Riflessi di luci di antichi vetri, penne stilografiche, crinoline, scarpe-gioiello, argenterie, maschere veneziane, abiti fatti di luce, orologi e porcellane d'epoca, costumi di scena della Scala, arpe settecentesche, una tigre e un pitone impagliati e persino una tavolata imbandita con il risotto con la foglia d'oro dell'ineguagliabile Gualtiero Marchesi. Solo Stefano Zecchi, docente di Estetica, poteva trovare il fil rouge per tenere insieme tutto questo, in un viaggio immaginifico nel mondo del lusso di ieri e di oggi. Siamo al primo piano di Palazzo Reale, nell'appartamento dei Principi, che più adatto non può essere per Luxus. Lo stupore della bellezza (da oggi fino al 30 settembre), una mostra-spettacolo che racconta, per assonanze e rimandi, il valore della bellezza nelle nostre vite.

Scelta coraggiosa, in tempi in cui il lusso è ostentato e dunque involgarito o nascosto per una sorta di atavico senso di colpa. «Tutto dipende da come lo si vive», spiega Zecchi che, con la collaborazione della Fondazione Il Vittoriale, dei musei civici di Milano, della Fondazione Gualtiero Marchesi e di varie aziende, ha concepito una mostra che è una iniziazione estetica all'importanza del bello. «Lo stesso oggetto può essere esaltato e svilito, può conferire fascino o volgarità: è una questione di stile. Le critiche riguardano il modo con cui viene gestito, ma l'oggetto di lusso in sé ha una sorta di innocenza etica», commenta il filosofo e scrittore, già presidente dell'Accademia di Brera e assessore alla Cultura del Comune.

Se il confine tra luxus e kitsch è labile, Zecchi «si concede il lusso» di un allestimento volutamente stravagante. Niente pannelli a corredo delle 11 stanze che scandiscono la mostra, ma grandi libri aperti che riportano dotte citazioni (come la dannunziana «il vestimento di ogni alta speranza è la bellezza») a corredo dei tanti oggetti esposti: si comincia con la raffinatezza dei vetri di Venini, si passa a una riflessione sul lusso del potere, dove spiccano le brocche settecentesche del museo del Castello Sforzesco per entrare poi nella stanza del tesoro (gli occhi fanno fatica a staccarsi dai gioielli della Maison Roberto Coin). «Oggi il vero lusso è il tempo», chiosa Zecchi davanti agli orologi Damiani e al telescopio degli archivi della Scala.
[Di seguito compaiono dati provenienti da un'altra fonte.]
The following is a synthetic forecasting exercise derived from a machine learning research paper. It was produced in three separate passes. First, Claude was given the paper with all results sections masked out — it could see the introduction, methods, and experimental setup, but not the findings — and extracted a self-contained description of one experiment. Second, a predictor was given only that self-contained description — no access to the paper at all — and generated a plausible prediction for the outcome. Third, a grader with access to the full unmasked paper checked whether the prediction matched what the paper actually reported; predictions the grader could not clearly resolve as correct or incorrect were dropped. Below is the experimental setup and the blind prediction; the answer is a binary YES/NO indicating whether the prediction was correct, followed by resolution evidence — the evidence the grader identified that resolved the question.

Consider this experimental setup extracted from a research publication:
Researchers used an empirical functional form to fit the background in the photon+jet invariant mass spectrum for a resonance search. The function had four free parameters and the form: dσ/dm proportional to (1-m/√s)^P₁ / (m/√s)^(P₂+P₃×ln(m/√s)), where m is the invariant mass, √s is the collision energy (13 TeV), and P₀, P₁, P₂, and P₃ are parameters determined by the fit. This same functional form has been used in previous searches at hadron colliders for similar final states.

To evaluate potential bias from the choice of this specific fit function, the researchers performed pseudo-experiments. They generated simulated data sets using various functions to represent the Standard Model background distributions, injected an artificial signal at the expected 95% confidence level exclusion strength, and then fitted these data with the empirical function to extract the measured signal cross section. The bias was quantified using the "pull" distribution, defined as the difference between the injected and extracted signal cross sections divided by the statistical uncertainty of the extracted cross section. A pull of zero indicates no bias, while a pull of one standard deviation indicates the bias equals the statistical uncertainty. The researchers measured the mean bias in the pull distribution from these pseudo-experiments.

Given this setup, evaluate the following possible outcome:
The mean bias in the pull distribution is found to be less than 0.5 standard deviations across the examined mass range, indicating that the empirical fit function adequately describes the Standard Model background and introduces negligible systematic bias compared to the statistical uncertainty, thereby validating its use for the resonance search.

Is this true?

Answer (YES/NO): YES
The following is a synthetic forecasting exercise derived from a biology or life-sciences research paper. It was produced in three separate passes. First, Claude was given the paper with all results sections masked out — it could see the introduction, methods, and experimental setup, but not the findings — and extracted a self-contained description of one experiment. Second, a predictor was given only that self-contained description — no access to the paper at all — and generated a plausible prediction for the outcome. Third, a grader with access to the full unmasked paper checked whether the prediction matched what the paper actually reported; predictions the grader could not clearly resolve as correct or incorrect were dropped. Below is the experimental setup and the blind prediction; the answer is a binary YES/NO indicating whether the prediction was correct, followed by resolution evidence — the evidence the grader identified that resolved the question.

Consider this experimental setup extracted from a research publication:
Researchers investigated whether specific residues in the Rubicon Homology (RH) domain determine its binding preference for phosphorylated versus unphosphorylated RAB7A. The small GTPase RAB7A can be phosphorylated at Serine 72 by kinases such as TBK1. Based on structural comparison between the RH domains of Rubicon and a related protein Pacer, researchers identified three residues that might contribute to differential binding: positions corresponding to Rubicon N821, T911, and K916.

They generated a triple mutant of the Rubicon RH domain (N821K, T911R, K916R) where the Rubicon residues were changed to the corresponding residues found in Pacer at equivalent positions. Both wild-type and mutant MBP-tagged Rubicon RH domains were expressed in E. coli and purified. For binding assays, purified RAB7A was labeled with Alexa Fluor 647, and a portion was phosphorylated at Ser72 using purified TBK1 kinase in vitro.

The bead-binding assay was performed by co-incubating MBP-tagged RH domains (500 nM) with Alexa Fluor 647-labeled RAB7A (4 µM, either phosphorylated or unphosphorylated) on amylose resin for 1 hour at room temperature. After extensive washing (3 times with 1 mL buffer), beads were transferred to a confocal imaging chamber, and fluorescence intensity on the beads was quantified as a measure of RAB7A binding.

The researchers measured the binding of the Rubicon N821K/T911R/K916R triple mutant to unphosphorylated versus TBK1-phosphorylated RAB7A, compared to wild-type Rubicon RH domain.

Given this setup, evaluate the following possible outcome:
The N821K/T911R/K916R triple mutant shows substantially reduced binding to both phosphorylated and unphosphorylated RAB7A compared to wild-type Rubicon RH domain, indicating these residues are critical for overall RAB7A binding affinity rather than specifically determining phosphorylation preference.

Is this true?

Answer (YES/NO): NO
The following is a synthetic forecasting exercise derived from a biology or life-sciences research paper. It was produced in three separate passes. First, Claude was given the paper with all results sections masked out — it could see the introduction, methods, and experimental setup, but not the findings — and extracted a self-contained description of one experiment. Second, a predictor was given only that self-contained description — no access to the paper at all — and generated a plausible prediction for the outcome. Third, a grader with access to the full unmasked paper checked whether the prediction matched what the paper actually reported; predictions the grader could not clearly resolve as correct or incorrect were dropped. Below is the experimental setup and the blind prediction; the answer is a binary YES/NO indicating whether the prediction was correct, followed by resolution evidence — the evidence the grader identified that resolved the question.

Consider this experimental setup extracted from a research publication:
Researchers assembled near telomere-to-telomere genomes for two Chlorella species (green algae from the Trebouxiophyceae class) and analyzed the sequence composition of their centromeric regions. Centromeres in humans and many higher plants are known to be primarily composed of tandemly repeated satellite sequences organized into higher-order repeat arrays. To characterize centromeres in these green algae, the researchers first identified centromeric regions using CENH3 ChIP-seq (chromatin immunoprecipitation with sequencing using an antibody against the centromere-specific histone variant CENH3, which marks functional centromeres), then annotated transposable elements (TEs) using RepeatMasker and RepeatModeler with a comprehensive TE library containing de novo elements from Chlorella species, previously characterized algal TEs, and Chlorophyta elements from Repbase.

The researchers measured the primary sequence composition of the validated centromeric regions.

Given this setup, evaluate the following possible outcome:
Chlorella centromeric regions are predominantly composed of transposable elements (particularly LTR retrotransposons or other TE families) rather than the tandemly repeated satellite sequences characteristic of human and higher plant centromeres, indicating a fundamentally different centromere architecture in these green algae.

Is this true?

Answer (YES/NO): YES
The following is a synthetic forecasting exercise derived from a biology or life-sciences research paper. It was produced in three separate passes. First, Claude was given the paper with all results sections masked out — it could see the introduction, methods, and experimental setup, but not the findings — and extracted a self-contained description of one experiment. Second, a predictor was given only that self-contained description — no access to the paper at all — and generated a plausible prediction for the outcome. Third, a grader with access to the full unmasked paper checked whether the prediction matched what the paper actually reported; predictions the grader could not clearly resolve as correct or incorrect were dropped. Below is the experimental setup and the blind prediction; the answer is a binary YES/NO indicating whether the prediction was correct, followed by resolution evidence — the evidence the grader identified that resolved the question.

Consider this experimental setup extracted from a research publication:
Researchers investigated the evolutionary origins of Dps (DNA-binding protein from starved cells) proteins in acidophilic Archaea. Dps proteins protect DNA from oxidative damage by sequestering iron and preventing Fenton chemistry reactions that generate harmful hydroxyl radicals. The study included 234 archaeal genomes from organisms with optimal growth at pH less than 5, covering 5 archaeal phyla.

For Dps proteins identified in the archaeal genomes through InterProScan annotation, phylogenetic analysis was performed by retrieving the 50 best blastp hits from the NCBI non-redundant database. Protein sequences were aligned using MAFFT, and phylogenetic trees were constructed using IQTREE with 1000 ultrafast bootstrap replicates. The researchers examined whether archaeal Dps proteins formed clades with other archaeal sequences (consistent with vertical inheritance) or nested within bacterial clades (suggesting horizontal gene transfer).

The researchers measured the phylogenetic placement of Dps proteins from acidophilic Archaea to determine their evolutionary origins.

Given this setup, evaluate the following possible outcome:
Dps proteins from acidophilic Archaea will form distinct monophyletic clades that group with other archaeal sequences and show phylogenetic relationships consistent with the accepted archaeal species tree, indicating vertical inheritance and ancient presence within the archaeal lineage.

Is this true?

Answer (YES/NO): NO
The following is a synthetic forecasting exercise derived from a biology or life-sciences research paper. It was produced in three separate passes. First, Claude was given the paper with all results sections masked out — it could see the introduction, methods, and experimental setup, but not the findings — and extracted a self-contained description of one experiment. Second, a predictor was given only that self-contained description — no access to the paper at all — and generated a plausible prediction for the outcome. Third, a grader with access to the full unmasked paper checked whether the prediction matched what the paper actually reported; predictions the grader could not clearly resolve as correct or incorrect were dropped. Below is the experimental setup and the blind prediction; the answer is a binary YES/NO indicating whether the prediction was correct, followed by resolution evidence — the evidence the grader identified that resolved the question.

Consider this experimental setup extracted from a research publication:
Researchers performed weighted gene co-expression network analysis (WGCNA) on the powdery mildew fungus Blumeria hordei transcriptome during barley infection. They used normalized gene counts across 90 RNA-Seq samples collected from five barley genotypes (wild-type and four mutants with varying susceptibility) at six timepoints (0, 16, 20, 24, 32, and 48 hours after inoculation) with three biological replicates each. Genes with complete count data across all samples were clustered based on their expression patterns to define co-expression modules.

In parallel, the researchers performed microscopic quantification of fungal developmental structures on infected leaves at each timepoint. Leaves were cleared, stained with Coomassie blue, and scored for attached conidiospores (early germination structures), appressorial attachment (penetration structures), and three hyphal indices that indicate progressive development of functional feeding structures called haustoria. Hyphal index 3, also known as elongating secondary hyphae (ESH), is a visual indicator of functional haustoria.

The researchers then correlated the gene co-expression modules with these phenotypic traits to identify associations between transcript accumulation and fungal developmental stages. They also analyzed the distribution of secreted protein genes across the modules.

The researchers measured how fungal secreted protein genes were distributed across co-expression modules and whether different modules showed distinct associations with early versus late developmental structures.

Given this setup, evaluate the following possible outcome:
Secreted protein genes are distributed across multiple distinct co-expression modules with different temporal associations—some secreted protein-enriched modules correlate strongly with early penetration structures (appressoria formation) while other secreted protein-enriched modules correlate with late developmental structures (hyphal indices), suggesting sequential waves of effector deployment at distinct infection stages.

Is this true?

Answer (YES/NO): YES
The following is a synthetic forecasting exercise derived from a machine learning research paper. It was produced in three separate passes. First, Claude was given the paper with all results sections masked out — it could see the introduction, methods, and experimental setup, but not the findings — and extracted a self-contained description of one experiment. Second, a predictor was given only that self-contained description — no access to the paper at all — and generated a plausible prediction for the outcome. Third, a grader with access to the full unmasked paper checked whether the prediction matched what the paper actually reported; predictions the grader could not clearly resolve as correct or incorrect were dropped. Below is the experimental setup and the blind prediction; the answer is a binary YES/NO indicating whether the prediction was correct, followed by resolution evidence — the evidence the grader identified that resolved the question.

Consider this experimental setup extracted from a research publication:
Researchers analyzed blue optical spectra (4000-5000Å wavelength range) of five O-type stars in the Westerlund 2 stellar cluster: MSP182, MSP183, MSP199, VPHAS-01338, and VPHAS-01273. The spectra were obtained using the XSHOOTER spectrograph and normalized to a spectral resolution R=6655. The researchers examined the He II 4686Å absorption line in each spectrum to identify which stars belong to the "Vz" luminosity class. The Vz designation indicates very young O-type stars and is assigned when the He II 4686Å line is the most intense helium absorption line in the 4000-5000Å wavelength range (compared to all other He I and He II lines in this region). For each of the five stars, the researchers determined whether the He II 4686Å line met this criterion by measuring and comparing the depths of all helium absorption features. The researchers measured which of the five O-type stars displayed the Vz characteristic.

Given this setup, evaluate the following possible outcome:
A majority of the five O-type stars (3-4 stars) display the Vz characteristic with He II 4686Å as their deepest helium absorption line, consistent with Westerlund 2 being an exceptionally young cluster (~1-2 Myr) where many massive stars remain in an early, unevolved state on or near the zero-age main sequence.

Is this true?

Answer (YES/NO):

Non esiste lusso senza elegante vanità, suggeriscono le foto di Maurizio Galimberti, le scarpe-scultura di Giuseppe Zanotti, le celeberrime vestaglie di seta del Vate, i broccati della manifattura Rubelli e le maioliche antiche. Gli occhi fanno fatica a contenere tanta bellezza tutta insieme e forse questo stordimento dei sensi è voluto.

Si entra nel «Paese delle Meraviglie» tra i lavori dell'artista Kirsty Mitchell e poi in una stanza dedicata alle maschere veneziane che rimanda all'atmosfera di Eyes Wide Shut di Stanley Kubrick mentre nella stanza della giostra si muovono, in un carosello di colori e tessuti, abiti sartoriali antichi e moderni provenienti dalla collezione di Palazzo Morando.

E il pitone che fa da immagine-guida della mostra? Lo troviamo alla fine, insieme a una tigre (entrambi in prestito dal museo di Storia Naturale), quale simbolo di «lussuria», eccesso e tentazioni dionisiache che il lusso porta con sé. Al visitatore non resta che accomodarsi simbolicamente alla tavolata imperiale dove, tra calici di Amarone, è servito il risotto a foglia d'oro inventato da Marchesi.